Le rendement espéré en blé est de 50bu/acre(3.1T/ha). La seule fertilisation est faite avant le semis en incorporation dans le sol de 50 UN d’azote 28%. Il ne fait généralement pas d’apports au printemps.
Le seule herbicide est fait avant le semis. Il fait généralement un glyphosate. Il ne fait pas de fongicides.

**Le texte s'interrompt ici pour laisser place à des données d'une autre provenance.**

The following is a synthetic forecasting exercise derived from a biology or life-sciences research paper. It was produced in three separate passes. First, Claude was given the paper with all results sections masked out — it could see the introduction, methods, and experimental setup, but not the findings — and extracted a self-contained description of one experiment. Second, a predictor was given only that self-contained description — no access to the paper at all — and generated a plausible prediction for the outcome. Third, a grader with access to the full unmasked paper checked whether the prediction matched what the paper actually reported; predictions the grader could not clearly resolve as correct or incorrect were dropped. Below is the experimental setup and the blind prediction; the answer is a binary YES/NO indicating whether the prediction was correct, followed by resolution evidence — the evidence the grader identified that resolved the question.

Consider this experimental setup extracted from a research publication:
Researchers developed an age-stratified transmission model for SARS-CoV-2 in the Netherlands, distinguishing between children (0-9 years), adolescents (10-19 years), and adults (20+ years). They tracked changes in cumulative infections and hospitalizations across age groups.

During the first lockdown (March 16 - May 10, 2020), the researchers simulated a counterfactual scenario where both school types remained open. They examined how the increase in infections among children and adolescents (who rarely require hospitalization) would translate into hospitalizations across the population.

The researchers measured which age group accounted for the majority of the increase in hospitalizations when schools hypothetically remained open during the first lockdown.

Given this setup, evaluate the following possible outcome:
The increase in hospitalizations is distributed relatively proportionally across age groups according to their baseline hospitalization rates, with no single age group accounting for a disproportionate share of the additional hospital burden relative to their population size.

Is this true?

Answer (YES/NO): NO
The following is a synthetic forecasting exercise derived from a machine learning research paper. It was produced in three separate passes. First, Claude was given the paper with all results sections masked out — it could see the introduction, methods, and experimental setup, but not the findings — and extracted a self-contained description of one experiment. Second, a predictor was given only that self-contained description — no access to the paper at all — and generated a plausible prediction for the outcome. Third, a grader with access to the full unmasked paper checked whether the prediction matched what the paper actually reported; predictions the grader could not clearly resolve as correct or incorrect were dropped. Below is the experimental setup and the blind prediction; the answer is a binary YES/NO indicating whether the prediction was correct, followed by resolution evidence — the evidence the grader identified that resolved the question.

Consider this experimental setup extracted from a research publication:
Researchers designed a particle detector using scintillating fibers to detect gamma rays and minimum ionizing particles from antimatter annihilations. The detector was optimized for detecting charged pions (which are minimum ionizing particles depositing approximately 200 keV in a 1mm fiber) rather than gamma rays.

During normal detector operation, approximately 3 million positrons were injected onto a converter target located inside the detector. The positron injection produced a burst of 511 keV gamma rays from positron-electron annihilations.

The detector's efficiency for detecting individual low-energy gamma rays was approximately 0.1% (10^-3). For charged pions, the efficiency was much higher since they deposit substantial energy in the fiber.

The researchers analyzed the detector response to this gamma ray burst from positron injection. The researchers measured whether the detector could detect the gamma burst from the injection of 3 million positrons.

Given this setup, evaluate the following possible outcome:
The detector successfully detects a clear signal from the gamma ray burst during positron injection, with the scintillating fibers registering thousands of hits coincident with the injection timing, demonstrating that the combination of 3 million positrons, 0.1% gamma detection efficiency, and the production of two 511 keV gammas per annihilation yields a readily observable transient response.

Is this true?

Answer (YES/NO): NO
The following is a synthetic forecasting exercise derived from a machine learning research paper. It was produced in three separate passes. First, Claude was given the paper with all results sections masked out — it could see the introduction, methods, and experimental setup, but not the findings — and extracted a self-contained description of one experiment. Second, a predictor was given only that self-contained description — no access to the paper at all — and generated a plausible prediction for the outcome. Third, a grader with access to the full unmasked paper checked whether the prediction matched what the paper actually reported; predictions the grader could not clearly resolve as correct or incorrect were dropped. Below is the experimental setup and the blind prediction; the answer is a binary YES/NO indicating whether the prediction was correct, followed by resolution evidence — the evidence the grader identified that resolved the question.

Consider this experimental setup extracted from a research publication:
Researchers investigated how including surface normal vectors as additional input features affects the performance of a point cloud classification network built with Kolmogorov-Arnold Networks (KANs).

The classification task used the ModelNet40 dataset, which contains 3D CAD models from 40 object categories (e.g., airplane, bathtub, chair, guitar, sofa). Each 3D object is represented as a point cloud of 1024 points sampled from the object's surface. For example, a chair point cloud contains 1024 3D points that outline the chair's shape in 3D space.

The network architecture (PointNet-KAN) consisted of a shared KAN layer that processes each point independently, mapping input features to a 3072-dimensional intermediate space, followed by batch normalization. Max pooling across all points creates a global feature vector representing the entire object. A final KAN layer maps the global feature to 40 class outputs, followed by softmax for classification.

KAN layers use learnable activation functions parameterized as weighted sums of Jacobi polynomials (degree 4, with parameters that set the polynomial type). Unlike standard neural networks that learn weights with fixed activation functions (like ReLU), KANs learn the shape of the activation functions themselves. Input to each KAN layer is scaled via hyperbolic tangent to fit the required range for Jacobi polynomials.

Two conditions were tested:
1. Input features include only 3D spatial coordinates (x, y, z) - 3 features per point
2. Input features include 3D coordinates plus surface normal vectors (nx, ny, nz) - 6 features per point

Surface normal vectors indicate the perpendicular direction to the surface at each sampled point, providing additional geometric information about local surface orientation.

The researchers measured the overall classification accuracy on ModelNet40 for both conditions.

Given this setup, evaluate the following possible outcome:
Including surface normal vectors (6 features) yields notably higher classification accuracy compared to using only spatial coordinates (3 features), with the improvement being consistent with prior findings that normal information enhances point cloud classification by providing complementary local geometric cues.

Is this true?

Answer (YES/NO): YES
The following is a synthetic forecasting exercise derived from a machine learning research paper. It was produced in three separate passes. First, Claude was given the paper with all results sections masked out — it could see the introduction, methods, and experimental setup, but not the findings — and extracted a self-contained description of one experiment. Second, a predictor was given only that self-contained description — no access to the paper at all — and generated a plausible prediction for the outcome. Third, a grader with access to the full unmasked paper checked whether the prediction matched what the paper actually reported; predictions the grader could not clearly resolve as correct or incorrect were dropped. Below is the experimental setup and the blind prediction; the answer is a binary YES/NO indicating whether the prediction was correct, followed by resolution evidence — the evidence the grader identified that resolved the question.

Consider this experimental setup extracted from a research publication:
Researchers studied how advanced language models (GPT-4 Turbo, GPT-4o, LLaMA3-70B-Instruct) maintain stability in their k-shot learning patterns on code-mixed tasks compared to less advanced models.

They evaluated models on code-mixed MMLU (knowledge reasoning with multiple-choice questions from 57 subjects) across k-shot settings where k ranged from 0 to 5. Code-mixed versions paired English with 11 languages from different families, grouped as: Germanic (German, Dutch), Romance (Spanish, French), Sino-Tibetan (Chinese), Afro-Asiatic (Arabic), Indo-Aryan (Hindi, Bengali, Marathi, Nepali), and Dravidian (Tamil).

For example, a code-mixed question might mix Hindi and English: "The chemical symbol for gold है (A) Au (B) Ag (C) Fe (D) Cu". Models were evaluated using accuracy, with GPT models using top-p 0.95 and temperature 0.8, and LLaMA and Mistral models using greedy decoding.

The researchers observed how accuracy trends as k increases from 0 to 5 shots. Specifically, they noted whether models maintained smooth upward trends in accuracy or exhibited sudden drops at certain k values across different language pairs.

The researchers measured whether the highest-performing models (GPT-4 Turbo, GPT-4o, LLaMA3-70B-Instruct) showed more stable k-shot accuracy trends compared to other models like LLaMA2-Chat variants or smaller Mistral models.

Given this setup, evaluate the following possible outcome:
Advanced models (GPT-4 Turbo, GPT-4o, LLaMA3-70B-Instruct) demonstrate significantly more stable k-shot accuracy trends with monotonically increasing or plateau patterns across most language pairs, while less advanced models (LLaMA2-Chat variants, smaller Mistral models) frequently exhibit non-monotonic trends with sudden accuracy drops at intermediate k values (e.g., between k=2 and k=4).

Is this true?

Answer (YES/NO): NO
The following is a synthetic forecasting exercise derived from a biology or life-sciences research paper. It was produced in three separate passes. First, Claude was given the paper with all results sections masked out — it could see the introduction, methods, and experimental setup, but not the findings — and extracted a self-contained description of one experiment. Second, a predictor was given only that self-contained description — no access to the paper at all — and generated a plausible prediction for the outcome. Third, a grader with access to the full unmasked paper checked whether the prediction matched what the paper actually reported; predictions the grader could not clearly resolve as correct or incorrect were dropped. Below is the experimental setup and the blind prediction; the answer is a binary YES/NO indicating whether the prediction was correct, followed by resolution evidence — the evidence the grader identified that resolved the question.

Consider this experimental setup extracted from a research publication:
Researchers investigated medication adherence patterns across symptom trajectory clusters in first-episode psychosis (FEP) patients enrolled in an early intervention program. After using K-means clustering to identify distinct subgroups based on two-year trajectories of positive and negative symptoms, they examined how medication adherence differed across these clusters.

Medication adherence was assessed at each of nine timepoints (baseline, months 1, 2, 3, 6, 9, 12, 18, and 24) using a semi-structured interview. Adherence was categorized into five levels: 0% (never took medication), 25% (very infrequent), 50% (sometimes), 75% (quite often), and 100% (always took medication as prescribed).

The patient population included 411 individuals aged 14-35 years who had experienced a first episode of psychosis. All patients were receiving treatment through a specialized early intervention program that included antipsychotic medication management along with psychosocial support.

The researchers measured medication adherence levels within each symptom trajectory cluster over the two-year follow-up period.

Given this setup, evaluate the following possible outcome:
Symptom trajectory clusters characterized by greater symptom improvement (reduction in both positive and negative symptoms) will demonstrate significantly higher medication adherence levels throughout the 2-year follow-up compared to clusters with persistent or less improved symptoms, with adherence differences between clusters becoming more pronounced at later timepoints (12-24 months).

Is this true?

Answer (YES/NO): NO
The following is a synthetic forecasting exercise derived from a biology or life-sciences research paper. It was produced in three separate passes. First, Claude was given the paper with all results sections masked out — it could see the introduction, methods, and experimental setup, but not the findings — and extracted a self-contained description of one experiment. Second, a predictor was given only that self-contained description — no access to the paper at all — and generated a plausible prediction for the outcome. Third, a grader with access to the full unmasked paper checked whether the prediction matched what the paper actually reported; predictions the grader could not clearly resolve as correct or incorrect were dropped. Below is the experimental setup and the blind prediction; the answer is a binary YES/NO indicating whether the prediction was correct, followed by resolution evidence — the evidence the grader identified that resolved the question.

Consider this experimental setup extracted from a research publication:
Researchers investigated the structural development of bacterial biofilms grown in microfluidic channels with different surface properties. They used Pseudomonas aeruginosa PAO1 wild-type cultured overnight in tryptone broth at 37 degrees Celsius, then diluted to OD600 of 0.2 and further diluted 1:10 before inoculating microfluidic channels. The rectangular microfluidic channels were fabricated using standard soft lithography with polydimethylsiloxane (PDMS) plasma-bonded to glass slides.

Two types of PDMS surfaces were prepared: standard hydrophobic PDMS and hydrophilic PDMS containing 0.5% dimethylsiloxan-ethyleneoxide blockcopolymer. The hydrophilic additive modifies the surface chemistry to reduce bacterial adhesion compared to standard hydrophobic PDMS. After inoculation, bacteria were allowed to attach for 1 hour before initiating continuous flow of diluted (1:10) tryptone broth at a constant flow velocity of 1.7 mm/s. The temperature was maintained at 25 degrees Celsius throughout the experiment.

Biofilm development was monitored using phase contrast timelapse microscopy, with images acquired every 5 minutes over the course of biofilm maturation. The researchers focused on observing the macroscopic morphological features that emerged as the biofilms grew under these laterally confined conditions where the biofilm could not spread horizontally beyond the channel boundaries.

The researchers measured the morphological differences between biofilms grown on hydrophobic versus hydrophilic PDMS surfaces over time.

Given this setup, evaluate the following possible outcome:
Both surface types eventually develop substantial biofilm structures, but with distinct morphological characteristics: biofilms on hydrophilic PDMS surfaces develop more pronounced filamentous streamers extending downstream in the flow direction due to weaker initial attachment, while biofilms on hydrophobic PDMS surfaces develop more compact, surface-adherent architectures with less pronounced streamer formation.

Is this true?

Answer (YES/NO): NO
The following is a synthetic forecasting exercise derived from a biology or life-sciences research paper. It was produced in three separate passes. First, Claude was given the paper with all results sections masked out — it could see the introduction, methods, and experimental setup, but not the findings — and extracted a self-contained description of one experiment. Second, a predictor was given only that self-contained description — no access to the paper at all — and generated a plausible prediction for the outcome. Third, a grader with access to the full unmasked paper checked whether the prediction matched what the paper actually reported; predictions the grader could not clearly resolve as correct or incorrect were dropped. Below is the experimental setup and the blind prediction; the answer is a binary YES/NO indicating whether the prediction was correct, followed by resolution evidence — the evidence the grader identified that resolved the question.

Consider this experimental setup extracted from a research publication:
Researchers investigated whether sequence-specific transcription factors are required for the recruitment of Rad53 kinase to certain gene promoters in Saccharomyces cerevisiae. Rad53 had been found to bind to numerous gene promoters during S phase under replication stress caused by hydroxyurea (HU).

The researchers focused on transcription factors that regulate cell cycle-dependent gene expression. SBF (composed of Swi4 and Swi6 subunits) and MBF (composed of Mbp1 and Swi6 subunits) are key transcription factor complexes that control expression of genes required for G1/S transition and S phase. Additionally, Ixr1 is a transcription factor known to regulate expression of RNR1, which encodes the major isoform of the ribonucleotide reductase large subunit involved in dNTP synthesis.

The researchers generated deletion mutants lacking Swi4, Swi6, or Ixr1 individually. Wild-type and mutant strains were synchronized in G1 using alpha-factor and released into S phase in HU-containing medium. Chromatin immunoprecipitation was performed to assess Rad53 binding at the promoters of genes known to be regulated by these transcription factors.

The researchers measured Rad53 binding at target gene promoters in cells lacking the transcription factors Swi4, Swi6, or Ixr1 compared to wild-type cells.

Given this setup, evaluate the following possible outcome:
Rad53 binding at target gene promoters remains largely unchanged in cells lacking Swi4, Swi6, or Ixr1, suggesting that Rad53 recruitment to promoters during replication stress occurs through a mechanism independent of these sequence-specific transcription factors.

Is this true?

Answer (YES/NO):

Pour toutes ses cultures il essaie de limiter l’utilisation de produits phytosanitaires, pour limiter ses coûts de production et surtout pour essayer de favoriser au maximum la vie du sol pour sa culture.  Il ne fait plus de fongicides ou d’insecticide sur sa ferme.

Pour le maïs il sème à 30inch (76 cm) d’écartement avec son semoir direct case IH 1230. Cette année il a semé à 2-2.25 inch (5 à 6 cm) de profondeur  car l’humidité du sol était très satisfaisante. Certaines années, il peut semer plus profond  lorsqu’il n’y a pas assez d’humidité.

Les rendements espérés sont de 100 à 120 bu/acre (6,2 à 7,5 T/ha).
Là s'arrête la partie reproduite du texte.